- To do -
Down to the last line, reproduce the records exactly.

- Data to process -
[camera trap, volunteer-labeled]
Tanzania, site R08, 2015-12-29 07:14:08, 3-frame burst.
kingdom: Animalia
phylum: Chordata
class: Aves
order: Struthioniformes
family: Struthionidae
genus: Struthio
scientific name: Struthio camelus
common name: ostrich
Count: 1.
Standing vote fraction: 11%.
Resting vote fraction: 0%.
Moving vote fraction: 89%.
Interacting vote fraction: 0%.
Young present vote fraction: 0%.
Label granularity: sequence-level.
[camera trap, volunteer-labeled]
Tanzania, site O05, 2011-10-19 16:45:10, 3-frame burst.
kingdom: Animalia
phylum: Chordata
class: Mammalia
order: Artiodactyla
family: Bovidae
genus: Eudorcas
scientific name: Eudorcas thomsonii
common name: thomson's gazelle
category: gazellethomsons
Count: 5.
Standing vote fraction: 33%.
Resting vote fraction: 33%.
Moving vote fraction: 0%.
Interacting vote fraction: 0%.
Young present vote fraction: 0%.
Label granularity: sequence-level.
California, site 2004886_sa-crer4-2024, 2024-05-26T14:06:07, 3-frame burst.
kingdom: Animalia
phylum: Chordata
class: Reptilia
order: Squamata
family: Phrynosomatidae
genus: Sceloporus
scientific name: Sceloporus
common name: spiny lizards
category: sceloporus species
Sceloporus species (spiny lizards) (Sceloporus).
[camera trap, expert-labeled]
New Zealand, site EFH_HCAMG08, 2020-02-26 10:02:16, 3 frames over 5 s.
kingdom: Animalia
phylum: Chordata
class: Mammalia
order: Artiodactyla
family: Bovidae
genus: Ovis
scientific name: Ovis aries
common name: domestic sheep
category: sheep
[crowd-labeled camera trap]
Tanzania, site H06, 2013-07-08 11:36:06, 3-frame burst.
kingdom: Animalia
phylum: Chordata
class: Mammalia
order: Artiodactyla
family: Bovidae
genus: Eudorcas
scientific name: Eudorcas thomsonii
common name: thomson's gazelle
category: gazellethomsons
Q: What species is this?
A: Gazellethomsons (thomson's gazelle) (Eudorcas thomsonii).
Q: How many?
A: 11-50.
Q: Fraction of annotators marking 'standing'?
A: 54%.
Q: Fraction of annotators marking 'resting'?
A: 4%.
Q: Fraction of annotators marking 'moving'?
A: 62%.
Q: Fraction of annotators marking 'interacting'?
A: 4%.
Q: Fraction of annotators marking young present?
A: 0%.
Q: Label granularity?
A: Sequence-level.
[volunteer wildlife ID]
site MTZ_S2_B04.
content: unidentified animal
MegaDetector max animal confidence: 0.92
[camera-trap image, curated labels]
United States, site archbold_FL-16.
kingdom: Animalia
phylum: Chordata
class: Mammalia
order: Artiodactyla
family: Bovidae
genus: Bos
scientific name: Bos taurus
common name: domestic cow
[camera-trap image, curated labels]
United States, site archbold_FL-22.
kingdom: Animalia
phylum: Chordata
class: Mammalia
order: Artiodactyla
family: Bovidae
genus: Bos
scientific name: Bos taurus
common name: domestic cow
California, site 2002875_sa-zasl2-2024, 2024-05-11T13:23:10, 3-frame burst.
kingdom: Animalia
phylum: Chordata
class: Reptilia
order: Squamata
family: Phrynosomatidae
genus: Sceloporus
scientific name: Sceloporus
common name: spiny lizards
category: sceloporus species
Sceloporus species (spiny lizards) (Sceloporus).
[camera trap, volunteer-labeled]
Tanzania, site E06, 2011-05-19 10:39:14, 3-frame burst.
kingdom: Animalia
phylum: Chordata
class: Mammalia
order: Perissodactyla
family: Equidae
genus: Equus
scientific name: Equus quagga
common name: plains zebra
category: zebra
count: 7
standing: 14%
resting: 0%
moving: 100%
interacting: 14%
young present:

- Your solution -
[camera trap, volunteer-labeled]
Tanzania, site R08, 2015-12-29 07:14:08, 3-frame burst.
kingdom: Animalia
phylum: Chordata
class: Aves
order: Struthioniformes
family: Struthionidae
genus: Struthio
scientific name: Struthio camelus
common name: ostrich
Count: 1.
Standing vote fraction: 11%.
Resting vote fraction: 0%.
Moving vote fraction: 89%.
Interacting vote fraction: 0%.
Young present vote fraction: 0%.
Label granularity: sequence-level.
[camera trap, volunteer-labeled]
Tanzania, site O05, 2011-10-19 16:45:10, 3-frame burst.
kingdom: Animalia
phylum: Chordata
class: Mammalia
order: Artiodactyla
family: Bovidae
genus: Eudorcas
scientific name: Eudorcas thomsonii
common name: thomson's gazelle
category: gazellethomsons
Count: 5.
Standing vote fraction: 33%.
Resting vote fraction: 33%.
Moving vote fraction: 0%.
Interacting vote fraction: 0%.
Young present vote fraction: 0%.
Label granularity: sequence-level.
California, site 2004886_sa-crer4-2024, 2024-05-26T14:06:07, 3-frame burst.
kingdom: Animalia
phylum: Chordata
class: Reptilia
order: Squamata
family: Phrynosomatidae
genus: Sceloporus
scientific name: Sceloporus
common name: spiny lizards
category: sceloporus species
Sceloporus species (spiny lizards) (Sceloporus).
[camera trap, expert-labeled]
New Zealand, site EFH_HCAMG08, 2020-02-26 10:02:16, 3 frames over 5 s.
kingdom: Animalia
phylum: Chordata
class: Mammalia
order: Artiodactyla
family: Bovidae
genus: Ovis
scientific name: Ovis aries
common name: domestic sheep
category: sheep
[crowd-labeled camera trap]
Tanzania, site H06, 2013-07-08 11:36:06, 3-frame burst.
kingdom: Animalia
phylum: Chordata
class: Mammalia
order: Artiodactyla
family: Bovidae
genus: Eudorcas
scientific name: Eudorcas thomsonii
common name: thomson's gazelle
category: gazellethomsons
Q: What species is this?
A: Gazellethomsons (thomson's gazelle) (Eudorcas thomsonii).
Q: How many?
A: 11-50.
Q: Fraction of annotators marking 'standing'?
A: 54%.
Q: Fraction of annotators marking 'resting'?
A: 4%.
Q: Fraction of annotators marking 'moving'?
A: 62%.
Q: Fraction of annotators marking 'interacting'?
A: 4%.
Q: Fraction of annotators marking young present?
A: 0%.
Q: Label granularity?
A: Sequence-level.
[volunteer wildlife ID]
site MTZ_S2_B04.
content: unidentified animal
MegaDetector max animal confidence: 0.92
[camera-trap image, curated labels]
United States, site archbold_FL-16.
kingdom: Animalia
phylum: Chordata
class: Mammalia
order: Artiodactyla
family: Bovidae
genus: Bos
scientific name: Bos taurus
common name: domestic cow
[camera-trap image, curated labels]
United States, site archbold_FL-22.
kingdom: Animalia
phylum: Chordata
class: Mammalia
order: Artiodactyla
family: Bovidae
genus: Bos
scientific name: Bos taurus
common name: domestic cow
California, site 2002875_sa-zasl2-2024, 2024-05-11T13:23:10, 3-frame burst.
kingdom: Animalia
phylum: Chordata
class: Reptilia
order: Squamata
family: Phrynosomatidae
genus: Sceloporus
scientific name: Sceloporus
common name: spiny lizards
category: sceloporus species
Sceloporus species (spiny lizards) (Sceloporus).
[camera trap, volunteer-labeled]
Tanzania, site E06, 2011-05-19 10:39:14, 3-frame burst.
kingdom: Animalia
phylum: Chordata
class: Mammalia
order: Perissodactyla
family: Equidae
genus: Equus
scientific name: Equus quagga
common name: plains zebra
category: zebra
count: 7
standing: 14%
resting: 0%
moving: 100%
interacting: 14%
young present:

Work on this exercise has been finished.